● Your assignment
Without skipping anything, transcribe the listing that follows.

● Dataset extract
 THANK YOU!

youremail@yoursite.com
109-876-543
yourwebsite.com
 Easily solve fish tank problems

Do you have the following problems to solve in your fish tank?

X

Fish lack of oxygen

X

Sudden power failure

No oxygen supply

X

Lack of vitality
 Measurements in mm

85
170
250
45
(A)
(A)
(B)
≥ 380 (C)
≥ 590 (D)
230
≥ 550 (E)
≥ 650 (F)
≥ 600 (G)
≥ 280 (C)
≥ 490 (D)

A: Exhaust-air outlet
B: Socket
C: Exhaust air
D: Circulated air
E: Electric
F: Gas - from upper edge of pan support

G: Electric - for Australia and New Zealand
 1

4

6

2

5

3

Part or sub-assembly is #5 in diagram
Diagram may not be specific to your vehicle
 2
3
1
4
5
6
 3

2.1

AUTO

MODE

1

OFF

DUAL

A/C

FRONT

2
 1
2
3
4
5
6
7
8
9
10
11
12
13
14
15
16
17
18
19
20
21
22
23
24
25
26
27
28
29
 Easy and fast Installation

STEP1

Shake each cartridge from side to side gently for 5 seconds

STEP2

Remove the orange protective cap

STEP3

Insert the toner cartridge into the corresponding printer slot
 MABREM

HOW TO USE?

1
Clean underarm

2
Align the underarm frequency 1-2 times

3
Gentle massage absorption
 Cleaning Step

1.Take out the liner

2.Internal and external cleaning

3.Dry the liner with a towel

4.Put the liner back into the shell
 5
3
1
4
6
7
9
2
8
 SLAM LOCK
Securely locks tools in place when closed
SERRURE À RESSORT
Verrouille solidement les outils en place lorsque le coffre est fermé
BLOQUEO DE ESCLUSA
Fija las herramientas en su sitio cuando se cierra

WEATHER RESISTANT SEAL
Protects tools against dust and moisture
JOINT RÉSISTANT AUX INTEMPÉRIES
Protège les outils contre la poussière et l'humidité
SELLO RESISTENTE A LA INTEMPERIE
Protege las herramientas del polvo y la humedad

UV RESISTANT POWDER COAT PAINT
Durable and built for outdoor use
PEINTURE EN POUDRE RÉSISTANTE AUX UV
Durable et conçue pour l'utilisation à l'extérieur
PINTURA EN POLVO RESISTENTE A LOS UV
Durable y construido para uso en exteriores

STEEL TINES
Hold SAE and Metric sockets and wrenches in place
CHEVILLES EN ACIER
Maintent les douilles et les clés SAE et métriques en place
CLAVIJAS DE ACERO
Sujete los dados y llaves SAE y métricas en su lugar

● Output of the exercise
 THANK YOU!

youremail@yoursite.com
109-876-543
yourwebsite.com
 Easily solve fish tank problems

Do you have the following problems to solve in your fish tank?

X

Fish lack of oxygen

X

Sudden power failure

No oxygen supply

X

Lack of vitality
 Measurements in mm

85
170
250
45
(A)
(A)
(B)
≥ 380 (C)
≥ 590 (D)
230
≥ 550 (E)
≥ 650 (F)
≥ 600 (G)
≥ 280 (C)
≥ 490 (D)

A: Exhaust-air outlet
B: Socket
C: Exhaust air
D: Circulated air
E: Electric
F: Gas - from upper edge of pan support

G: Electric - for Australia and New Zealand
 1

4

6

2

5

3

Part or sub-assembly is #5 in diagram
Diagram may not be specific to your vehicle
 2
3
1
4
5
6
 3

2.1

AUTO

MODE

1

OFF

DUAL

A/C

FRONT

2
 1
2
3
4
5
6
7
8
9
10
11
12
13
14
15
16
17
18
19
20
21
22
23
24
25
26
27
28
29
 Easy and fast Installation

STEP1

Shake each cartridge from side to side gently for 5 seconds

STEP2

Remove the orange protective cap

STEP3

Insert the toner cartridge into the corresponding printer slot
 MABREM

HOW TO USE?

1
Clean underarm

2
Align the underarm frequency 1-2 times

3
Gentle massage absorption
 Cleaning Step

1.Take out the liner

2.Internal and external cleaning

3.Dry the liner with a towel

4.Put the liner back into the shell
 5
3
1
4
6
7
9
2
8
 SLAM LOCK
Securely locks tools in place when closed
SERRURE À RESSORT
Verrouille solidement les outils en place lorsque le coffre est fermé
BLOQUEO DE ESCLUSA
Fija las herramientas en su sitio cuando se cierra

WEATHER RESISTANT SEAL
Protects tools against dust and moisture
JOINT RÉSISTANT AUX INTEMPÉRIES
Protège les outils contre la poussière et l'humidité
SELLO RESISTENTE A LA INTEMPERIE
Protege las herramientas del polvo y la humedad

UV RESISTANT POWDER COAT PAINT
Durable and built for outdoor use
PEINTURE EN POUDRE RÉSISTANTE AUX UV
Durable et conçue pour l'utilisation à l'extérieur
PINTURA EN POLVO RESISTENTE A LOS UV
Durable y construido para uso en exteriores

STEEL TINES
Hold SAE and Metric sockets and wrenches in place
CHEVILLES EN ACIER
Maintent les douilles et les clés SAE et métriques en place
CLAVIJAS DE ACERO
Sujete los dados y llaves SAE y métricas en su lugar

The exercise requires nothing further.